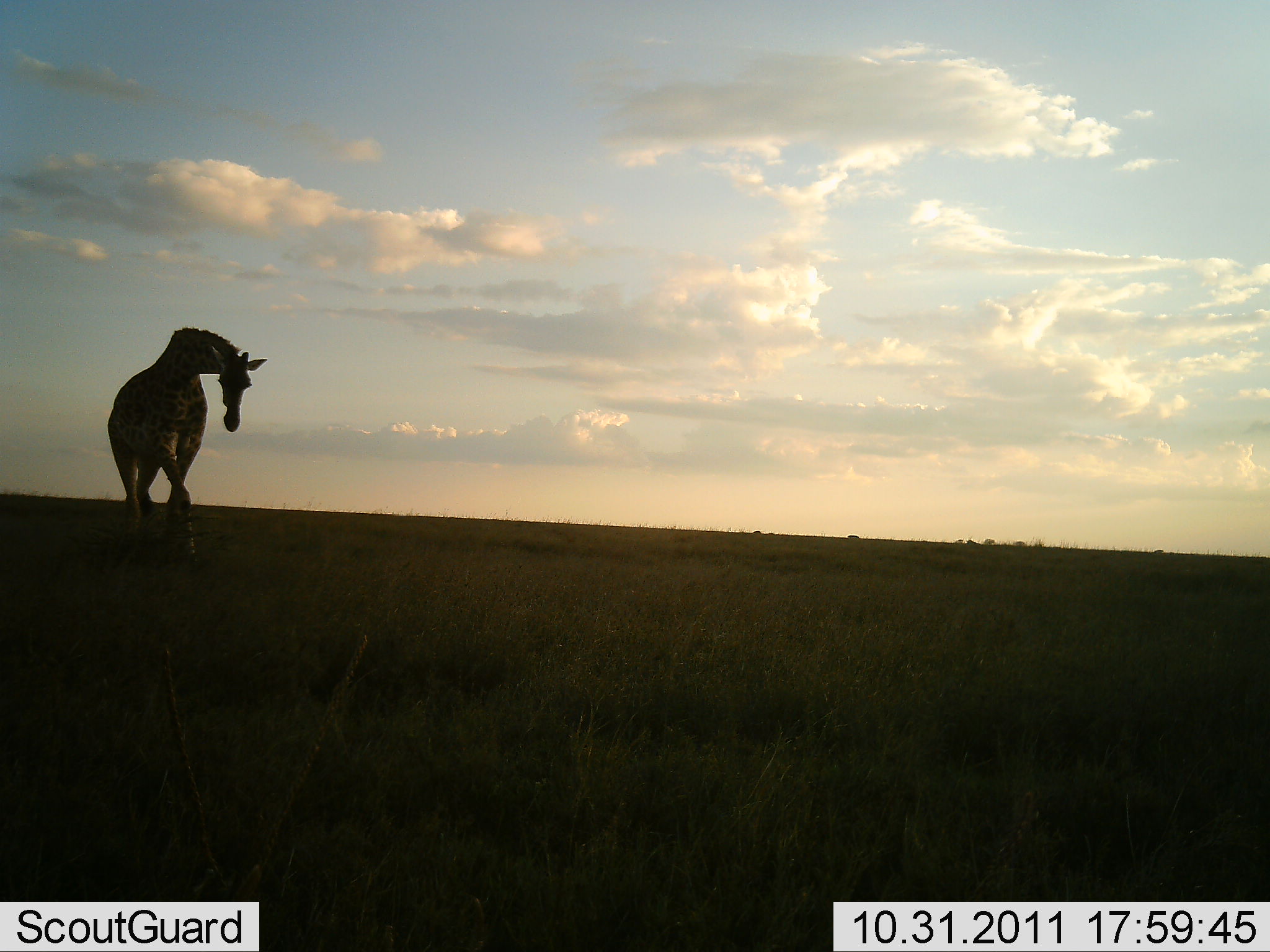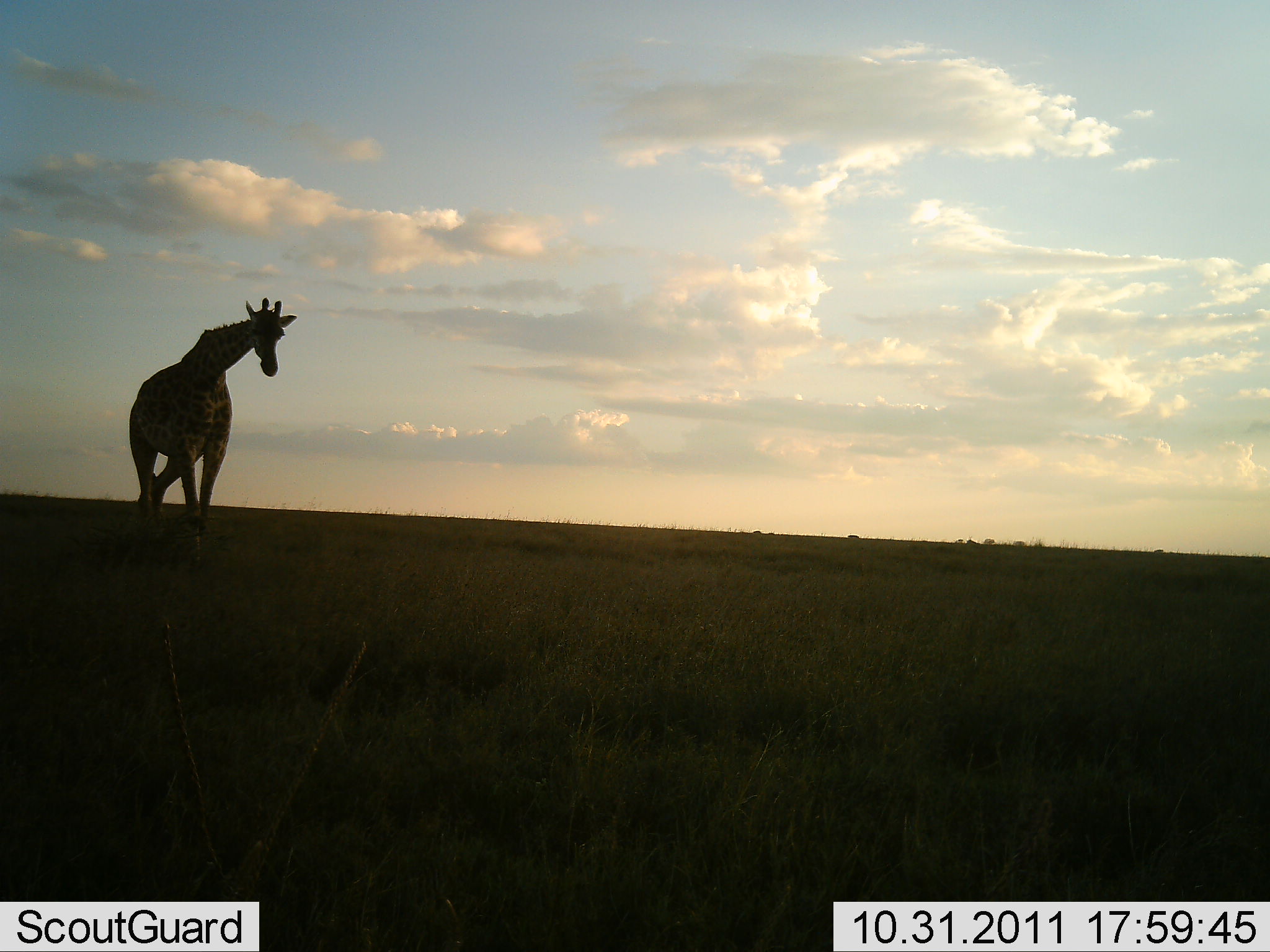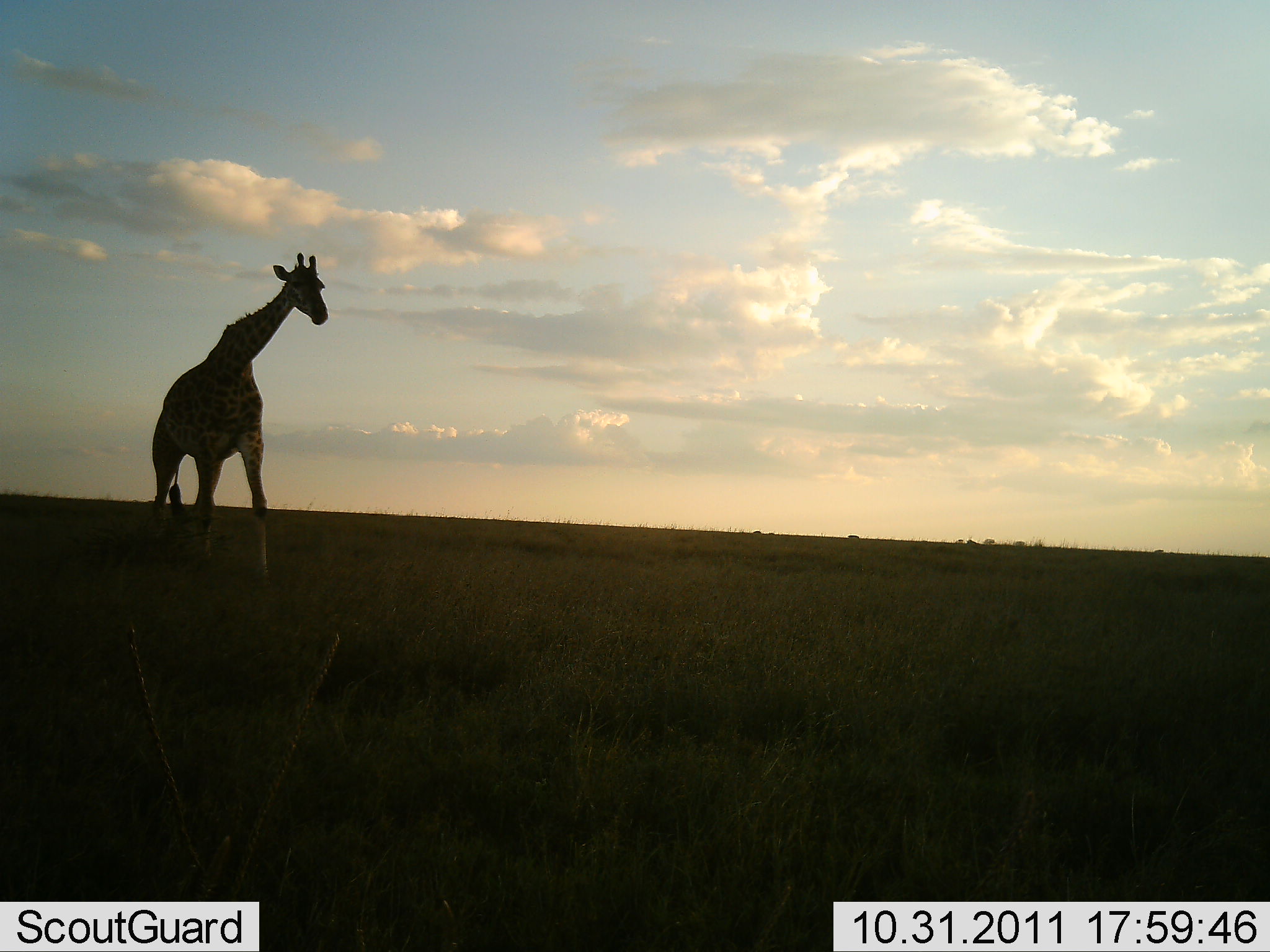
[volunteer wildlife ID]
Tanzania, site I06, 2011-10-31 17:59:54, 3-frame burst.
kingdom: Animalia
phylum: Chordata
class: Mammalia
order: Artiodactyla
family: Giraffidae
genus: Giraffa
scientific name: Giraffa camelopardalis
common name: giraffe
Giraffe (Giraffa camelopardalis), count 1. Behavior (volunteer vote fractions): standing 6%, resting 0%, moving 94%, interacting 0%. Young present (vote fraction): 0%. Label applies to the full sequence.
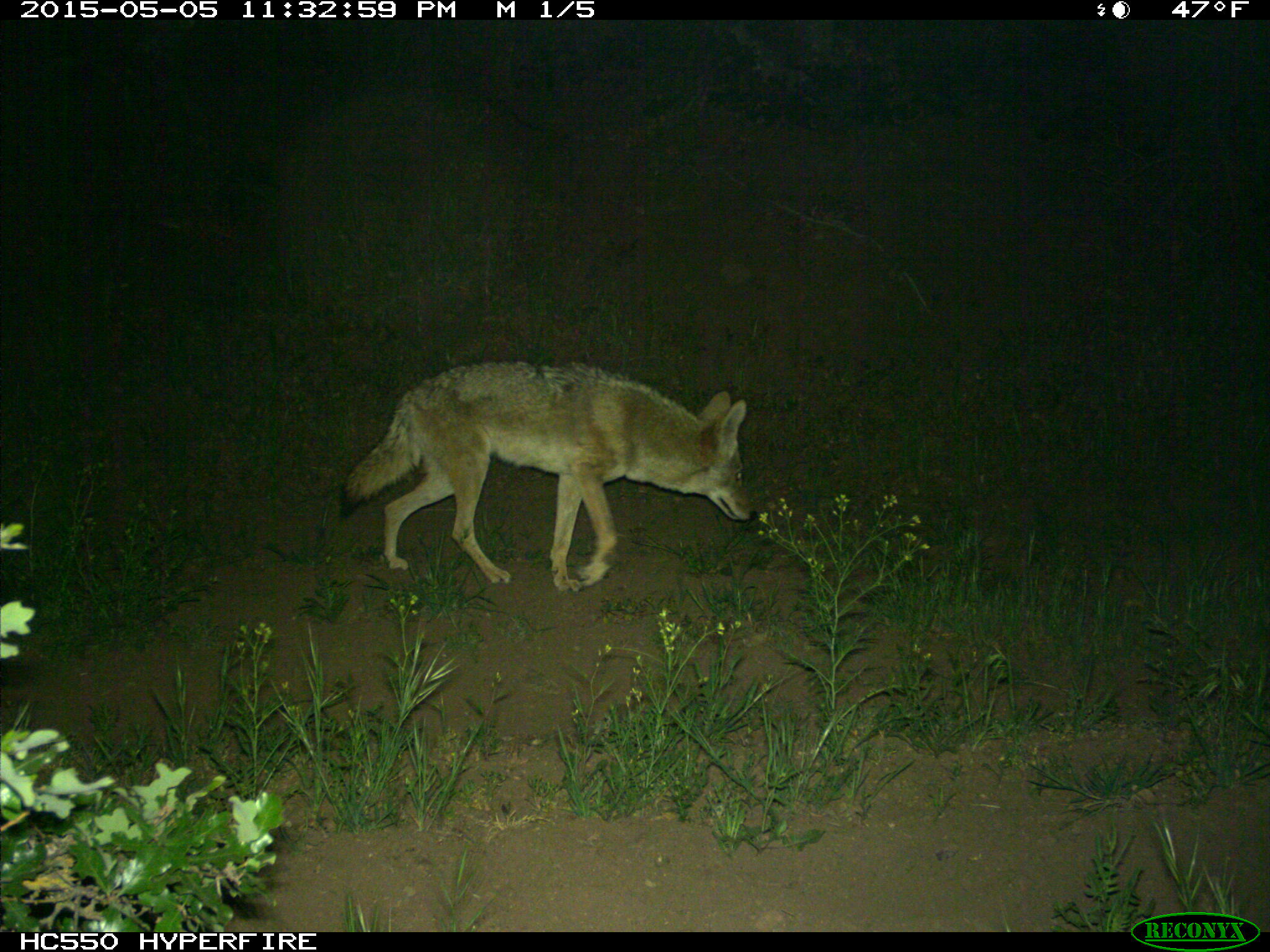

⁂

Exercise:
Repeat the material verbatim. Do not carry over any picture.

Solution for this task:
[volunteer wildlife ID]
Tanzania, site I06, 2011-10-31 17:59:54, 3-frame burst.
kingdom: Animalia
phylum: Chordata
class: Mammalia
order: Artiodactyla
family: Giraffidae
genus: Giraffa
scientific name: Giraffa camelopardalis
common name: giraffe
Giraffe (Giraffa camelopardalis), count 1. Behavior (volunteer vote fractions): standing 6%, resting 0%, moving 94%, interacting 0%. Young present (vote fraction): 0%. Label applies to the full sequence.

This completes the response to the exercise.